▶ _About this task_
Exact copy, pictures excluded: please retype every record below.
Start of Exercise inputs
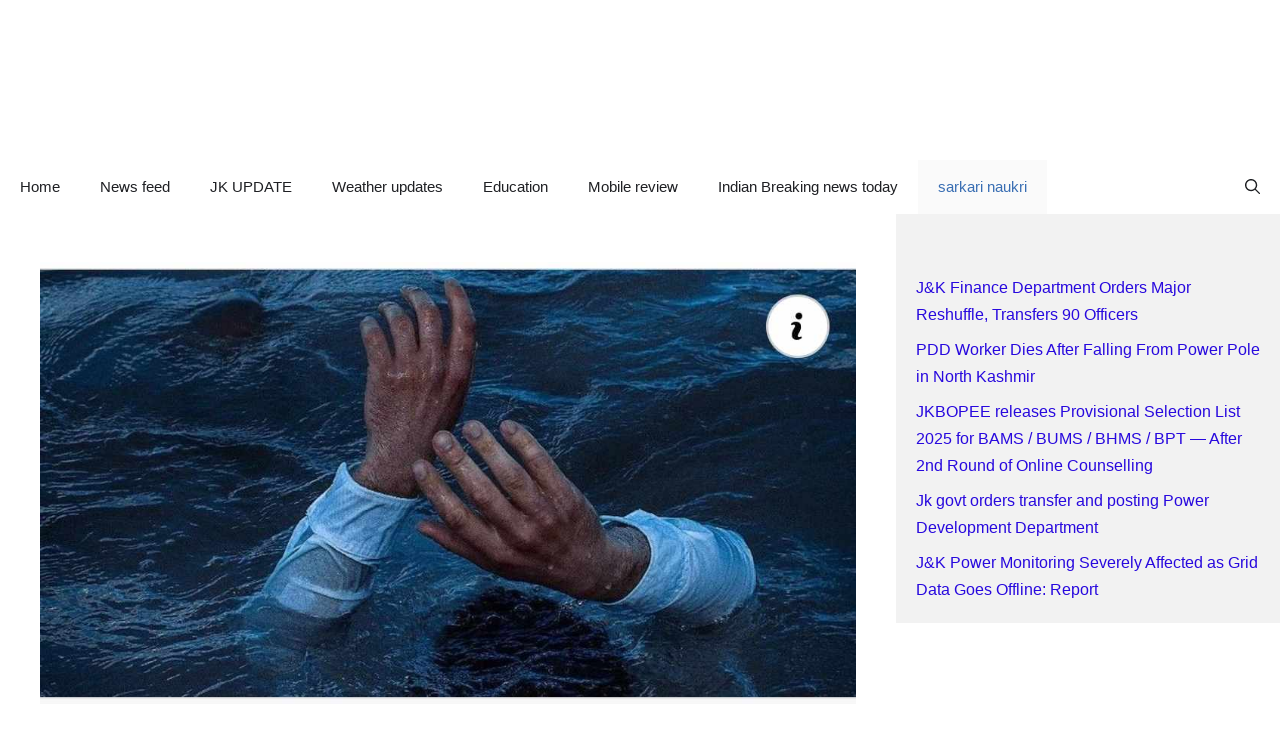

--- FILE ---
content_type: text/html; charset=utf-8
request_url: https://www.google.com/recaptcha/api2/aframe
body_size: 268
content:
<!DOCTYPE HTML><html><head><meta http-equiv="content-type" content="text/html; charset=UTF-8"></head><body><script nonce="3JRkw7pMVeLXsmFLN7Pieg">/** Anti-fraud and anti-abuse applications only. See google.com/recaptcha */ try{var clients={'sodar':'https://pagead2.googlesyndication.com/pagead/sodar?'};window.addEventListener("message",function(a){try{if(a.source===window.parent){var b=JSON.parse(a.data);var c=clients[b['id']];if(c){var d=document.createElement('img');d.src=c+b['params']+'&rc='+(localStorage.getItem("rc::a")?sessionStorage.getItem("rc::b"):"");window.document.body.appendChild(d);sessionStorage.setItem("rc::e",parseInt(sessionStorage.getItem("rc::e")||0)+1);localStorage.setItem("rc::h",'1768803725695');}}}catch(b){}});window.parent.postMessage("_grecaptcha_ready", "*");}catch(b){}</script></body></html>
End of Exercise inputs
▶ _Solved exercise_
--- FILE ---
content_type: text/html; charset=utf-8
request_url: https://www.google.com/recaptcha/api2/aframe
body_size: 268
content:
<!DOCTYPE HTML><html><head><meta http-equiv="content-type" content="text/html; charset=UTF-8"></head><body><script nonce="3JRkw7pMVeLXsmFLN7Pieg">/** Anti-fraud and anti-abuse applications only. See google.com/recaptcha */ try{var clients={'sodar':'https://pagead2.googlesyndication.com/pagead/sodar?'};window.addEventListener("message",function(a){try{if(a.source===window.parent){var b=JSON.parse(a.data);var c=clients[b['id']];if(c){var d=document.createElement('img');d.src=c+b['params']+'&rc='+(localStorage.getItem("rc::a")?sessionStorage.getItem("rc::b"):"");window.document.body.appendChild(d);sessionStorage.setItem("rc::e",parseInt(sessionStorage.getItem("rc::e")||0)+1);localStorage.setItem("rc::h",'1768803725695');}}}catch(b){}});window.parent.postMessage("_grecaptcha_ready", "*");}catch(b){}</script></body></html>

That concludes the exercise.